All the hard work has been done for us in the Python code. In VBA, we create the COM wrapper class and call a couple of methods, the Python returns Python lists which are converted into COM/VBA variant arrays and we just pull out the relevant item. Simple.
Option Explicit

Sub TestLSEWebServicesCOMWrapper()
    
    Dim obj As Object
    Set obj = VBA.CreateObject("PythonInVBA.LSEWebServicesCOMWrapper")
    
    Dim vResult As Variant
    vResult = obj.ExtractLSESearchResults("gb0031790826")
    
    'Stop
    Dim vSecInfo As Variant
    vSecInfo = obj.ExtractLSESecurityInformation(vResult(2))

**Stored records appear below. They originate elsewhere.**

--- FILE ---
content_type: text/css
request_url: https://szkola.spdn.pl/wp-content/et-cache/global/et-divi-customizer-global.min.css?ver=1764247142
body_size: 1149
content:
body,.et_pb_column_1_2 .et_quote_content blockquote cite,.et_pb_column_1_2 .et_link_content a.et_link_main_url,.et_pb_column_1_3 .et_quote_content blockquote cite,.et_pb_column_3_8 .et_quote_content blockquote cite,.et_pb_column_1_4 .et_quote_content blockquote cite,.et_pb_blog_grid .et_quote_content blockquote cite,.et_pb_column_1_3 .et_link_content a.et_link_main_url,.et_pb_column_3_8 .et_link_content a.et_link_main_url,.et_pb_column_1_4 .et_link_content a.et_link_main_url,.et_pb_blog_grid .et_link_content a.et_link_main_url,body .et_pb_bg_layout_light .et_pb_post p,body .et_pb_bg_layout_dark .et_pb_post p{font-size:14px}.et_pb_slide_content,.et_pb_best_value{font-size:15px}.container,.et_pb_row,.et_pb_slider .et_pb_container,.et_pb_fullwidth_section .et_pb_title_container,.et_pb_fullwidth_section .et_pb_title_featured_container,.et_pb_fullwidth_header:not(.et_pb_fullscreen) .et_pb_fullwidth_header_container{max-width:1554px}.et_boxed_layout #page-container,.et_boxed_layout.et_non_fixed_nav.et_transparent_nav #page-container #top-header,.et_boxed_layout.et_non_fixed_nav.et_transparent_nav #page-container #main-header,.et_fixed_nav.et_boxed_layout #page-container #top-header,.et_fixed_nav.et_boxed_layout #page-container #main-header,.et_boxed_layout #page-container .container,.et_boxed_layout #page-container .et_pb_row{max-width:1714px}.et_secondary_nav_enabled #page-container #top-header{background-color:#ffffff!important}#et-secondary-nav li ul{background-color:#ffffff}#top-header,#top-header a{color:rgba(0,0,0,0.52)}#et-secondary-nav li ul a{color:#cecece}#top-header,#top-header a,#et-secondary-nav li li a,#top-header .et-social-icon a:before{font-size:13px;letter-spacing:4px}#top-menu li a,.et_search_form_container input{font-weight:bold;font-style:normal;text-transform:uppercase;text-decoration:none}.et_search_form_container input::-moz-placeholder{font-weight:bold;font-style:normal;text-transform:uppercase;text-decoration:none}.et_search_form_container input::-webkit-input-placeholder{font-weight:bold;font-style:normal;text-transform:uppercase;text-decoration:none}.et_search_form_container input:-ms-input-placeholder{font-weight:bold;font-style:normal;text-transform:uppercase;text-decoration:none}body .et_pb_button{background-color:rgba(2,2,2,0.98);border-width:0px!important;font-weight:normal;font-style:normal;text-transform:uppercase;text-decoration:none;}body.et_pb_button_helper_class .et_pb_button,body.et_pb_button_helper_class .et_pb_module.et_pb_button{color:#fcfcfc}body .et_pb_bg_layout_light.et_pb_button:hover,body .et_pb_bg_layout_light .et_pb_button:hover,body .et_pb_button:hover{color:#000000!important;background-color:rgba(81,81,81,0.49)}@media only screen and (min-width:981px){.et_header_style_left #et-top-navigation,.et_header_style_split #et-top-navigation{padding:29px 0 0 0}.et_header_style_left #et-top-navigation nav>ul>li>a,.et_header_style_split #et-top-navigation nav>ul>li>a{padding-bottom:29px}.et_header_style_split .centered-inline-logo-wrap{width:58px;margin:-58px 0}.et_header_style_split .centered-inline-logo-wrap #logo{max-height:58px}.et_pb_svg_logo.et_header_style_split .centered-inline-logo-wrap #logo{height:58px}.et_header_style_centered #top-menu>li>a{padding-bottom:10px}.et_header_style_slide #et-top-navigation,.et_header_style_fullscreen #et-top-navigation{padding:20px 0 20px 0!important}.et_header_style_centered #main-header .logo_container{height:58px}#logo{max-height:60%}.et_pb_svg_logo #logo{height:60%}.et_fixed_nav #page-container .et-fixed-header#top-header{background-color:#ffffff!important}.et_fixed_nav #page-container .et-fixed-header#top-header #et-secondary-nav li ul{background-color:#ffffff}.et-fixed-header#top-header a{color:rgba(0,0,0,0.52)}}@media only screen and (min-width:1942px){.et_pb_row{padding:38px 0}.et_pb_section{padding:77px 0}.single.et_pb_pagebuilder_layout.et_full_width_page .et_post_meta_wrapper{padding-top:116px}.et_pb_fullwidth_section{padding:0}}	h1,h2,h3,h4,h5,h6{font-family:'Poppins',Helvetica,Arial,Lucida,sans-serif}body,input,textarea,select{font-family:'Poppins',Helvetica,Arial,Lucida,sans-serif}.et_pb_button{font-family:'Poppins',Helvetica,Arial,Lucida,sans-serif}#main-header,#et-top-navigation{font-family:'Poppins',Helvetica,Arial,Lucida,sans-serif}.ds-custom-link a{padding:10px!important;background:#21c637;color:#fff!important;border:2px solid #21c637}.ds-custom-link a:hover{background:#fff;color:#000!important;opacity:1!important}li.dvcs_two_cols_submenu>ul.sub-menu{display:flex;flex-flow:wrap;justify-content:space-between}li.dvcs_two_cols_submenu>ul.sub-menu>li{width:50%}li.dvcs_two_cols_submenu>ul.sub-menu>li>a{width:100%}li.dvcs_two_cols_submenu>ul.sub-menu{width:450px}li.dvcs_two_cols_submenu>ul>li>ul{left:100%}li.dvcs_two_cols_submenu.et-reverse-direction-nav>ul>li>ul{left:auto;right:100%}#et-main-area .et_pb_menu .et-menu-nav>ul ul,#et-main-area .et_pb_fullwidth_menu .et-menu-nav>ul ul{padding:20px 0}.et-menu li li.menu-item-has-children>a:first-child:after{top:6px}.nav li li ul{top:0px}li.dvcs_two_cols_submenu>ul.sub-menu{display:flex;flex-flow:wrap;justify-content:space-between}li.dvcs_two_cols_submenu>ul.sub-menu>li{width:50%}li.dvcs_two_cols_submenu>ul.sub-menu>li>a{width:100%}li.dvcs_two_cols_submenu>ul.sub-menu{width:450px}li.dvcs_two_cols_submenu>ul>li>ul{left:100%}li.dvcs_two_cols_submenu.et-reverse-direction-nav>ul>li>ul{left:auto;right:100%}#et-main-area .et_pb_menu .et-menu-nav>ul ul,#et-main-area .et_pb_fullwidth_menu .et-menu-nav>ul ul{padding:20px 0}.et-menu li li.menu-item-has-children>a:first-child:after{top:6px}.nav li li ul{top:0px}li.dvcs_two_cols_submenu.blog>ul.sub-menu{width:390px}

    Debug.Print "ISIN:" & vSecInfo(3), vResult(1), "TIDM:" & vResult(0), "SEDOL:" & vSecInfo(2), ""
    
    'Stop

End Sub
And the above code gives the output
ISIN:GB0031790826           UNITED KINGDOM 2% IL TREASURY 35          TIDM:T2IL     SEDOL:3179082 
So now referring back to the use case I can verify that my stock broker recognizes T2IL and 3179082 as identifiers. So we have converted the ISIN into something useful.